Dzień przed decyzją władz monetarnych w sprawie stóp procentowych, indeksy amerykańskiej giełdy szybowały w spektakularny sposób odrabiając ostatnie straty.
Handlujący liczą, że w środę Zarząd Rezerwy Federalnej zredukuje główne stopy procentowe, co zwiększy atrakcyjność inwestycji na rynku giełdowym.
Rynek nieruchomości zignorowany
Wtorkowa zwyżka była drugą w historii pod względem skali wzrostu.
Inwestorzy najwyraźniej zlekceważyli doniesienia z rynku nieruchomości, gdzie ceny domów w sierpniu były o 16,6 proc. niższe niż rok wcześniej.
Kupowano praktycznie wszystko – wśród 500 największych spółek zaledwie 11 odnotowało spadki.
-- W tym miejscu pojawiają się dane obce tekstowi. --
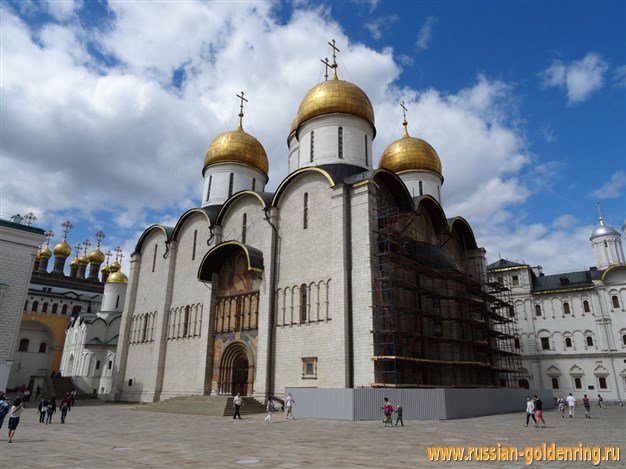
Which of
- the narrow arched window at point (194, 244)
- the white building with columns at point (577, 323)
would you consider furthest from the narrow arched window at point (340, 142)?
the white building with columns at point (577, 323)

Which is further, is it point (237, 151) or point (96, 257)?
point (96, 257)

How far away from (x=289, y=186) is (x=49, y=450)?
14714 millimetres

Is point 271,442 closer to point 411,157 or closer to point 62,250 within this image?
point 411,157

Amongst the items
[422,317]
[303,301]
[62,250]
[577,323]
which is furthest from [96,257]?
[577,323]

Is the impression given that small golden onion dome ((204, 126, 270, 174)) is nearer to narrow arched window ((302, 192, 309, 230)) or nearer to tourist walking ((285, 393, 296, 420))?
narrow arched window ((302, 192, 309, 230))

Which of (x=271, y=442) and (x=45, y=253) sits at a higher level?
(x=45, y=253)

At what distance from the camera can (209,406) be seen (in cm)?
1872

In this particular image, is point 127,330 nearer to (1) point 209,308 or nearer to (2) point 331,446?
(1) point 209,308

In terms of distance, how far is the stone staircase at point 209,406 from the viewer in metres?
18.1

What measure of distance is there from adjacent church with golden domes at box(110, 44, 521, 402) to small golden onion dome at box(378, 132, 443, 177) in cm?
9

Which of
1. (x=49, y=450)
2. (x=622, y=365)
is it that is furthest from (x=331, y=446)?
(x=622, y=365)

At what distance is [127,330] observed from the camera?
28344 mm

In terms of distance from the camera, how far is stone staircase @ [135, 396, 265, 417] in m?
18.1

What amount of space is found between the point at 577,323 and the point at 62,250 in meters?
51.7
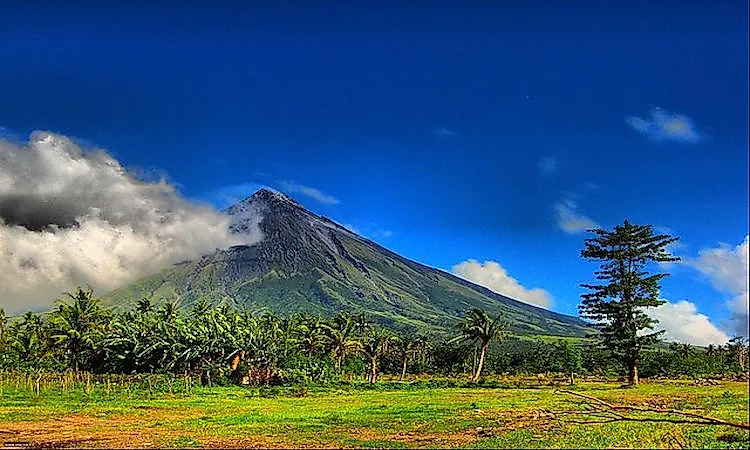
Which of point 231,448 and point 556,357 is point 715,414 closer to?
point 231,448

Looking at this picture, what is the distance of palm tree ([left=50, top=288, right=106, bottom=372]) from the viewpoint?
134 feet

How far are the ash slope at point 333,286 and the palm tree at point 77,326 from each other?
9298 centimetres

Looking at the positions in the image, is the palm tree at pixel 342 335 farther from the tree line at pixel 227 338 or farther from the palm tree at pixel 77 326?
the palm tree at pixel 77 326

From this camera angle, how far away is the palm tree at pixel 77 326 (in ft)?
134

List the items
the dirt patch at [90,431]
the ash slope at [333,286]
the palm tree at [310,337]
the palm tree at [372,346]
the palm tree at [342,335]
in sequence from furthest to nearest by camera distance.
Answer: the ash slope at [333,286]
the palm tree at [310,337]
the palm tree at [342,335]
the palm tree at [372,346]
the dirt patch at [90,431]

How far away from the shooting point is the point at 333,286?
531ft

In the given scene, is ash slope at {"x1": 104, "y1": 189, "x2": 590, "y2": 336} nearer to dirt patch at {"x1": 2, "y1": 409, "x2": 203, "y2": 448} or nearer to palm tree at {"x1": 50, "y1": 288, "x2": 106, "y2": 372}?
palm tree at {"x1": 50, "y1": 288, "x2": 106, "y2": 372}

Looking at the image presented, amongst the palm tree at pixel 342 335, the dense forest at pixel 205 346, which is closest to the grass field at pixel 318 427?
the dense forest at pixel 205 346

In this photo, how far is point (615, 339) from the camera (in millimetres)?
40250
Wzięciem cieszyły się papiery Valero Energy. Właściciel największej w USA rafinerii odnotował niższy niż oczekiwali analitycy spadek zysków w trzecim kwartale. To zmniejszyło obawy specjalistów o skalę spadku marż realizowanego przez spółki paliwowe.
Bohater sesji
Wśród blue chipów udany dzień mieli akcjonariusze Alcoa. Największy amerykański producent aluminium odreagowywał spadek wskaźnika cena/zysk do najniższego w historii poziomu.
Jednym z bohaterów sesji został Wal-Mart Stores. Gigant branży detalicznej, mimo nasilających się oznak recesji, opublikował optymistyczną prognozę. W roku finansowym 2009 sprzedaż ma bowiem wzrosnąć o 8 proc., zaś rok później o 5-7 proc.
Powody do zadowolenia mieli udziałowcy Boeinga i General Motors. Ten pierwszy jest bliski zawarcia ostatecznego porozumienie ze strajkującymi mechanikami, z kolei producent samochodów wg mediów może liczyć na pożyczkę rzędu 5 mld USD, którą ma jakoby zaaranżować Departament Energii. Ma ona umożliwić przeprowadzenie fuzji z Chryslerem.